**Input data:**
########

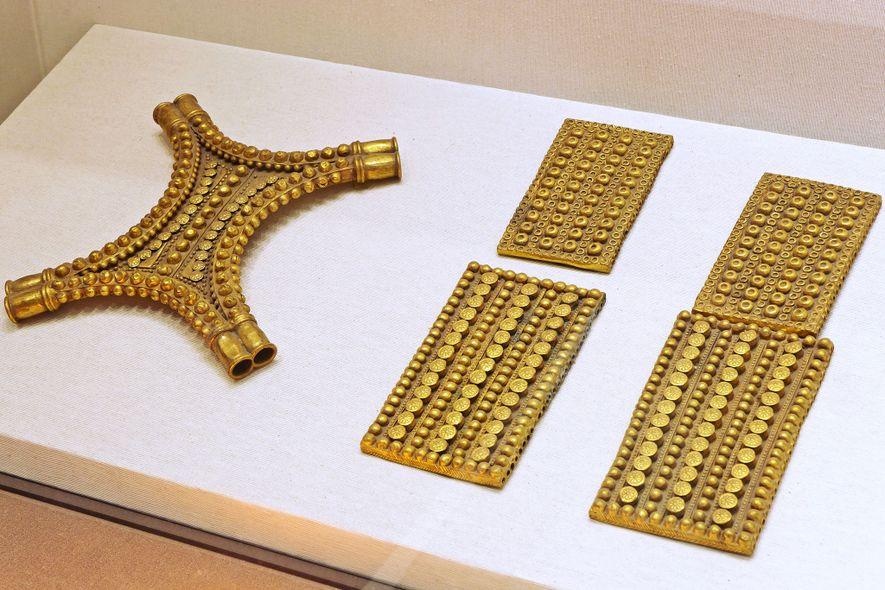 O tesouro inclui placas de ouro na forma de retângulos e em couro de boi.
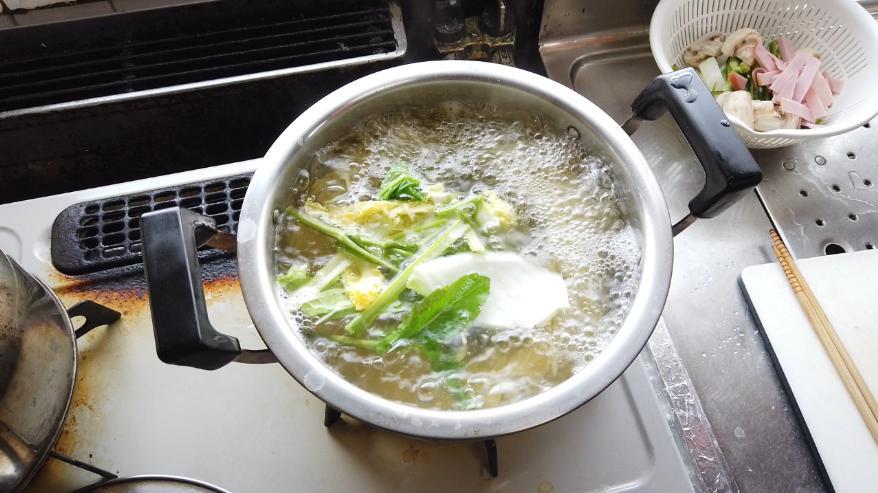 【ナポリタンレシピ】2.へたや皮などのくず野菜と一緒にスパゲッティをゆでる。 野菜の旨味がだしになる。少し長めに茹でる。
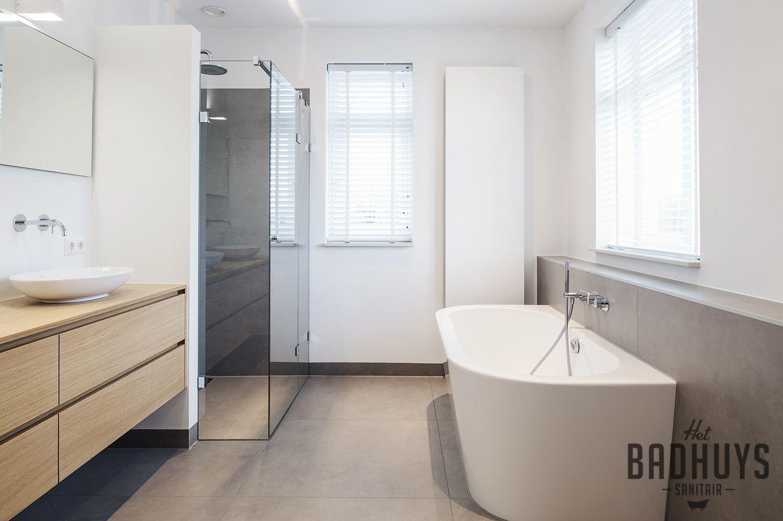 Moderne badkamer met maatwerk meubel het badhuys badkamer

########

**Action item:**
Could you repeat each line above exactly as written? Omit the pictures.

**Answer to the exercise:**
 O tesouro inclui placas de ouro na forma de retângulos e em couro de boi.
 【ナポリタンレシピ】2.へたや皮などのくず野菜と一緒にスパゲッティをゆでる。 野菜の旨味がだしになる。少し長めに茹でる。
 Moderne badkamer met maatwerk meubel het badhuys badkamer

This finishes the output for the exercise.